NHK will host 8K public viewings of the 66th NHK Kohaku Uta Gassen on New Year’s Eve.

The annual ‘Red and White Song Contest’ has been running on television in Japan since 1953. It features a red team of female artists and a white team of male singers who compete for the votes of a panel of judges and the audience in the NHK Hall and at home.

The show will be screened in 8K Super Hi-Vision at four venues, on screens ranging from 200 to 350 inches. The special coverage will differ from the main broadcast programme, providing an impression of being present at the NHK Hall, which seats 3,800.

The largest live viewing venue only seats 170, so places will be allocated by lottery. At some venues there will also be screenings of other 8K programming, including highlights of the show from the previous year.

NHK is pioneering the production of 8K television, with a resolution of 7680×4320 pixels. That is twice the horizontal and vertical resolution of 4K UHD and four times the resolution in each dimension of full HD television, with 16 times as many pixels. Each frame is around 33 megapixels.

The Japanese broadcaster plans to offer a full 8K service by 2018, in preparation for the Tokyo Olympics in 2020.

Elsewhere, we are starting to see 4K UHD broadcasts, with a number of channels already in operation. BT currently offers a limited service in Britain. Sky has launched a new box that will be 4K UHD capable.

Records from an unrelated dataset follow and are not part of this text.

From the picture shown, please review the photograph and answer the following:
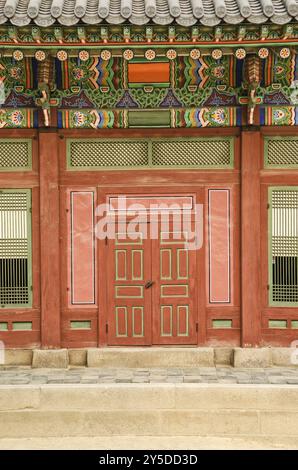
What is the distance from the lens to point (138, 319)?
8695 mm

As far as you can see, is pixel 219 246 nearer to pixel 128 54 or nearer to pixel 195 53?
pixel 195 53

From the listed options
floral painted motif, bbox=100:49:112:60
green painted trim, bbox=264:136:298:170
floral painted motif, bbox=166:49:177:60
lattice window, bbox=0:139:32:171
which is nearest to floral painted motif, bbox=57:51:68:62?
floral painted motif, bbox=100:49:112:60

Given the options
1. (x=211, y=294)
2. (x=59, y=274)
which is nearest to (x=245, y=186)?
(x=211, y=294)

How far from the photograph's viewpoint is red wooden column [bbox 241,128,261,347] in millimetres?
8484

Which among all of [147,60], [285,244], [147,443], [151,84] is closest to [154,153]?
[151,84]

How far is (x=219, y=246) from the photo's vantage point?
342 inches

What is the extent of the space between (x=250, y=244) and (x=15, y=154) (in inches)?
158

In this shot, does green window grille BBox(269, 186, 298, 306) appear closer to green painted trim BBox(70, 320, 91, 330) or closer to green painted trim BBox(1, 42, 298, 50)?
green painted trim BBox(1, 42, 298, 50)

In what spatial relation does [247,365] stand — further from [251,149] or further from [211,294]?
[251,149]

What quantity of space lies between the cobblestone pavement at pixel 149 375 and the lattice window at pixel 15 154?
10.5 ft

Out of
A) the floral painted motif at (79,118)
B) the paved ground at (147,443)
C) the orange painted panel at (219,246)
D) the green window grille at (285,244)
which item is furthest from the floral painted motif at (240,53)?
the paved ground at (147,443)

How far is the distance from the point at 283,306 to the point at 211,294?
116 centimetres

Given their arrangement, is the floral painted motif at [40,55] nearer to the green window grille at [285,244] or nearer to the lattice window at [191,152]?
the lattice window at [191,152]

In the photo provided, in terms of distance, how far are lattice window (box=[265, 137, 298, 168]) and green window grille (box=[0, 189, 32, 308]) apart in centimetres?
389
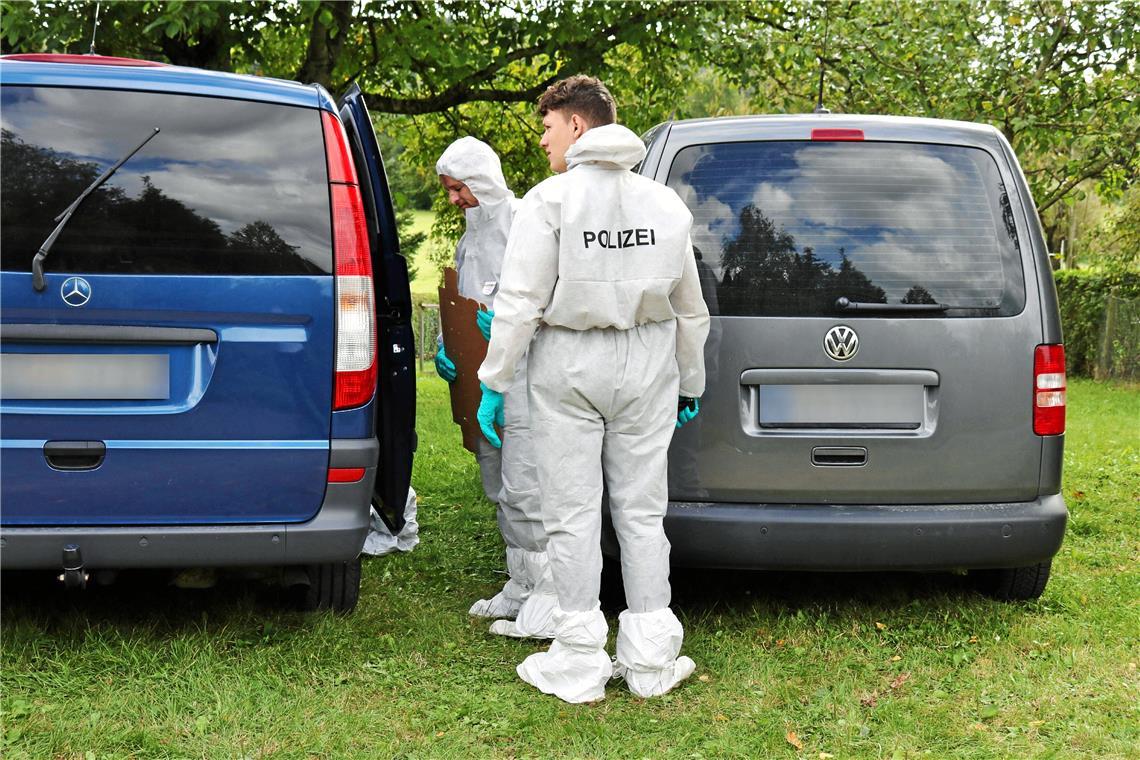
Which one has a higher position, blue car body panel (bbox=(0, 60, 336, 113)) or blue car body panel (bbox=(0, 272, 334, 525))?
blue car body panel (bbox=(0, 60, 336, 113))

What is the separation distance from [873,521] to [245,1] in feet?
25.1

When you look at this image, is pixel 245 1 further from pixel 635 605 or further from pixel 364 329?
pixel 635 605

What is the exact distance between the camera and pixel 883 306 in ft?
13.6

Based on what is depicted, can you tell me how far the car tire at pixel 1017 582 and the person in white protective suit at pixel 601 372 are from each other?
161 cm

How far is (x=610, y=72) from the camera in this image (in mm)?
12156

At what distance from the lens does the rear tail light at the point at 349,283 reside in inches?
149

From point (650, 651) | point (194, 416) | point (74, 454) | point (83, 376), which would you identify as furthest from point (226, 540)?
point (650, 651)

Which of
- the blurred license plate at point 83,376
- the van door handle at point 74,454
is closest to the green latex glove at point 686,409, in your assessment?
the blurred license plate at point 83,376

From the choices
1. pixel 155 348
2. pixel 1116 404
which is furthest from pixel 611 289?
pixel 1116 404

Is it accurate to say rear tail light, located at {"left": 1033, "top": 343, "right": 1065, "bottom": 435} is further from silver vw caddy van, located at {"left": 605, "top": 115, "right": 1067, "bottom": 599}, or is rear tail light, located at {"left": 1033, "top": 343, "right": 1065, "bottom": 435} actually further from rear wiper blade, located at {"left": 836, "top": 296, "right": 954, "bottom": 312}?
rear wiper blade, located at {"left": 836, "top": 296, "right": 954, "bottom": 312}

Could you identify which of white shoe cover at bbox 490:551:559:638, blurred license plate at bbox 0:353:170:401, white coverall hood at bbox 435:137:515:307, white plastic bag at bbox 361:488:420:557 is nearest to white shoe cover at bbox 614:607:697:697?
white shoe cover at bbox 490:551:559:638

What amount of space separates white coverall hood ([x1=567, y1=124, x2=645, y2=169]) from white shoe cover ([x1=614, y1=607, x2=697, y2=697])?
1453 millimetres

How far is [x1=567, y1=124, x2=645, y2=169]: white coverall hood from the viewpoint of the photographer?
3707 millimetres

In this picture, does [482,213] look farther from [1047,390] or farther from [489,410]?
[1047,390]
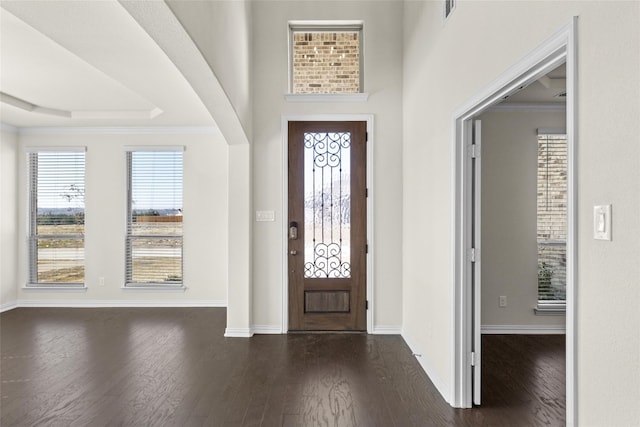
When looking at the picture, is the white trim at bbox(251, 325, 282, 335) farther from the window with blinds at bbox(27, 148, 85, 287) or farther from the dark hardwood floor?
the window with blinds at bbox(27, 148, 85, 287)

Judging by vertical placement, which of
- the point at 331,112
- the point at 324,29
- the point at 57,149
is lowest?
the point at 57,149

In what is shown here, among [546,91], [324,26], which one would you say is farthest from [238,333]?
[546,91]

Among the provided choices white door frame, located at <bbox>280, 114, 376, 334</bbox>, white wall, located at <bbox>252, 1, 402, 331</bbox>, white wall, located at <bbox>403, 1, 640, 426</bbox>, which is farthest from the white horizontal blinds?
white wall, located at <bbox>403, 1, 640, 426</bbox>

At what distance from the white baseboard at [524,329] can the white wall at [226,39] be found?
3578 mm

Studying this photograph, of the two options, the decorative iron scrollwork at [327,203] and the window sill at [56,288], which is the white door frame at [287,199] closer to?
the decorative iron scrollwork at [327,203]

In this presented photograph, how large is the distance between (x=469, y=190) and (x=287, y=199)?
220 cm

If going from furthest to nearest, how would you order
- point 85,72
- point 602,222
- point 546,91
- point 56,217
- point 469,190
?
1. point 56,217
2. point 546,91
3. point 85,72
4. point 469,190
5. point 602,222

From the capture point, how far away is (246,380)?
310 centimetres

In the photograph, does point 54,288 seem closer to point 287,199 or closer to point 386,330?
point 287,199

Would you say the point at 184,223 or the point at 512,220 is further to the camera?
the point at 184,223

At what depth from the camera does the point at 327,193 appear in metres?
4.34

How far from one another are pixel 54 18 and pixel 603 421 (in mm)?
3006

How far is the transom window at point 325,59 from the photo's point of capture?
4.43m

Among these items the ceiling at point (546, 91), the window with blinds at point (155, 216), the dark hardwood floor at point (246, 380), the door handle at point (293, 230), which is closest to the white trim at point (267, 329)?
the dark hardwood floor at point (246, 380)
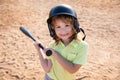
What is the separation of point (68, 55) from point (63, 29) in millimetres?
232

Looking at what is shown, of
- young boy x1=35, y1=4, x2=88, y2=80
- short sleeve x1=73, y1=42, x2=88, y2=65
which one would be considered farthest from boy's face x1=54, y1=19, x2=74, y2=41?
short sleeve x1=73, y1=42, x2=88, y2=65

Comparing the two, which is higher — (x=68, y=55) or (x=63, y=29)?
(x=63, y=29)

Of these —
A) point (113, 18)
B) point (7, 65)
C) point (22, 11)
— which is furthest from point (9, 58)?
point (113, 18)

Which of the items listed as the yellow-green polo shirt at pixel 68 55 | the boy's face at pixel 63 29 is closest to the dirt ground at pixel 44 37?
the yellow-green polo shirt at pixel 68 55

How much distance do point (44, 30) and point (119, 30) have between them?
1.76 m

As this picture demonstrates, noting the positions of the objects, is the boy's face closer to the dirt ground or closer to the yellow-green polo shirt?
the yellow-green polo shirt

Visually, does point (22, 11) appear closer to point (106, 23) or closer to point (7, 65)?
point (106, 23)

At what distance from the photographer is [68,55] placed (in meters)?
2.34

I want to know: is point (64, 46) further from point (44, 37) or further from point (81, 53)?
point (44, 37)

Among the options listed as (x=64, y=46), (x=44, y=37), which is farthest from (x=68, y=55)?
(x=44, y=37)

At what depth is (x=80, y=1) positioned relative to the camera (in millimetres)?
8531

Tricolor in Russia has launched a 4K UHD service and DIRECTV in America is planning to launch 4K in 2016.

While some may question the need for 8K, it essentially means it is not possible to discern individual pixels under normal viewing conditions. In comparison, 4K UHD offers just over 8 megapixels per frame, which is less than most current consumer stills cameras. Full HD offers only 2 megapixels, while a standard definition frame offers less than half a million pixels.